Romyq Docs

Lifecycle

The eight-stage lifecycle that Romyq builds for every project, from mission definition to verified completion.

Overview

Every project in Romyq follows the same eight-stage lifecycle. These stages are ordered — each one depends on the previous completing. The complexity profile determines how many phases appear within stage 03 and how many tasks are generated per phase.

The Eight Stages

01 · Mission

The operator defines what the project must accomplish. The mission is a plain-language statement stored in mission.md at the project root.

Build a REST API for analytics with authentication and PostgreSQL.
Use Hono on Cloudflare Workers. All endpoints must have integration tests.

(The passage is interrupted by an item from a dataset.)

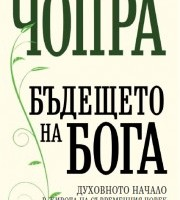 Бъдещето на Бога, Дийпак Чопра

The mission is passed to the planning provider in every prompt. Planning decisions that contradict the mission are rejected.

02 · Lifecycle

Romyq selects a lifecycle model based on the project type and the complexity profile chosen during romyq init. The lifecycle model determines the shape of the stages that follow.

03 · Phases

The planning provider decomposes the mission into ordered phases. Each phase has:

  • A name and description
  • Done criteria (what must be true before the phase is complete)
  • A dependency on all predecessor phases

The number of phases depends on the complexity profile:

ProfilePhases
Basic3
Intermediate5
Advanced7

Phases cannot overlap. Phase N cannot start until Phase N−1 is complete and its done criteria are satisfied.

04 · Tasks

Within each phase, the planning provider generates tasks. Each task has:

  • A title and description
  • A capability tag (what the project gains when the task is done)
  • Dependencies on other tasks within the phase
  • A reference to which phase it belongs

Tasks pass through governance evaluation before they enter the execution queue. Tasks that violate the project rules are rejected and replanned.

05 · Execution

The execution provider (Claude Code) runs each task. After every task completes, Romyq:

  1. Records the outcome in .romyq/history.json
  2. Updates the knowledge layer
  3. Recomputes the readiness score
  4. Emits a recommendation (Continue, Pause, Review, or Stop)

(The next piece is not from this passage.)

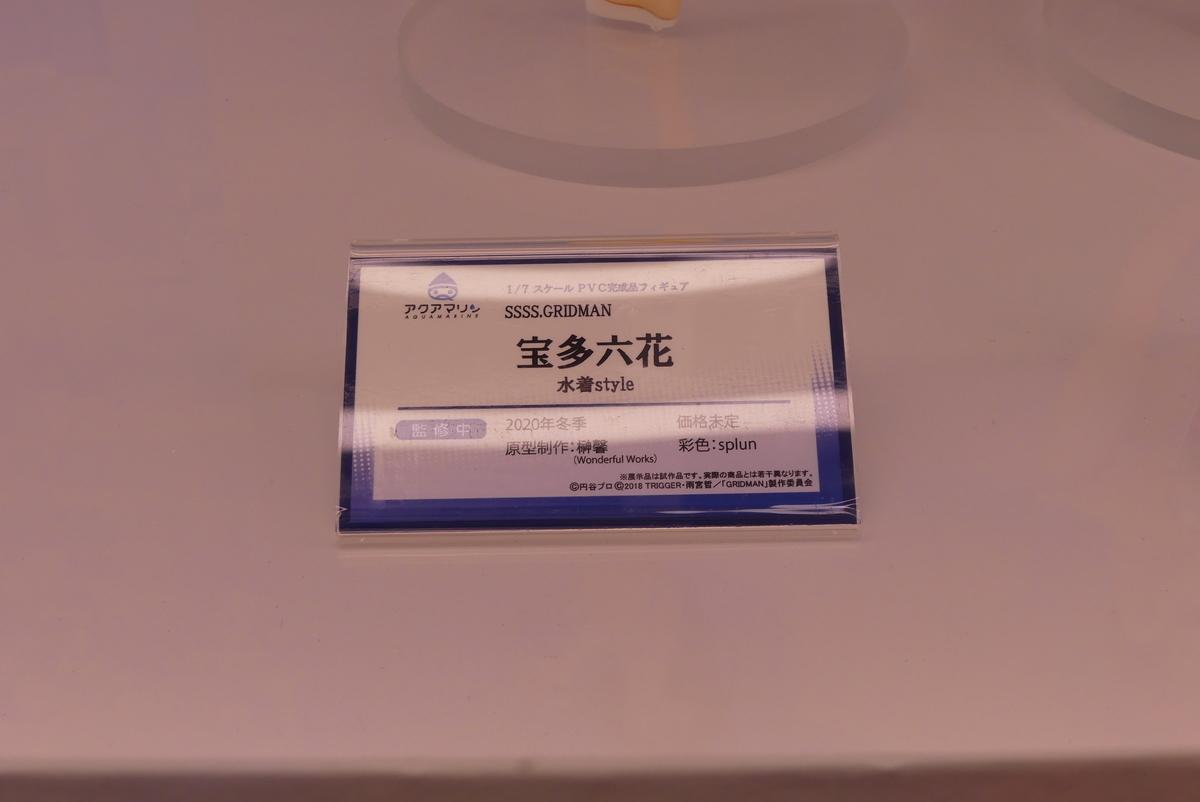 f:id:dagashiya-kei-chan:20190812153535j:plain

The operator observes this in the dashboard. Execution does not stop automatically.

06 · Validation

After the execution phase tasks are complete, Romyq checks the done criteria for each phase. This is not a test runner — it evaluates whether the criteria defined during planning are satisfied based on the current project state.

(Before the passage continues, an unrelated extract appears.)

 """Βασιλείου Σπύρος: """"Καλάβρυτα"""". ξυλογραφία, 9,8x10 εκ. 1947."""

If a phase fails validation, the execution provider is prompted to close the gap before moving on.

07 · Readiness

Romyq computes a readiness score from 0 to 100 after every task, not just after validation. The score is a weighted aggregate across four categories:

CategoryWeight
Core Functionality40%
Testing25%
Security20%
Operations15%

A score of 100 means all criteria are met, all required capabilities are present, and there are no active violations.

08 · Completion

The recommendation engine emits Stop when:

  • All phases are complete
  • All done criteria are satisfied
  • Readiness is ≥ 75

The Stop recommendation is advisory. The operator confirms by running romyq stop. The lifecycle is recorded as complete in .romyq/history.json.

Viewing lifecycle state

romyq roadmap              # show phase status and progress
romyq readiness            # show current readiness score
romyq readiness --json     # machine-readable output
romyq timeline             # chronological log of all lifecycle events

Resuming after interruption

Lifecycle state is preserved on failure or interruption. Resume with:

romyq resume

Romyq reads .romyq/state.json to determine where to restart from. Previously completed tasks are not re-run.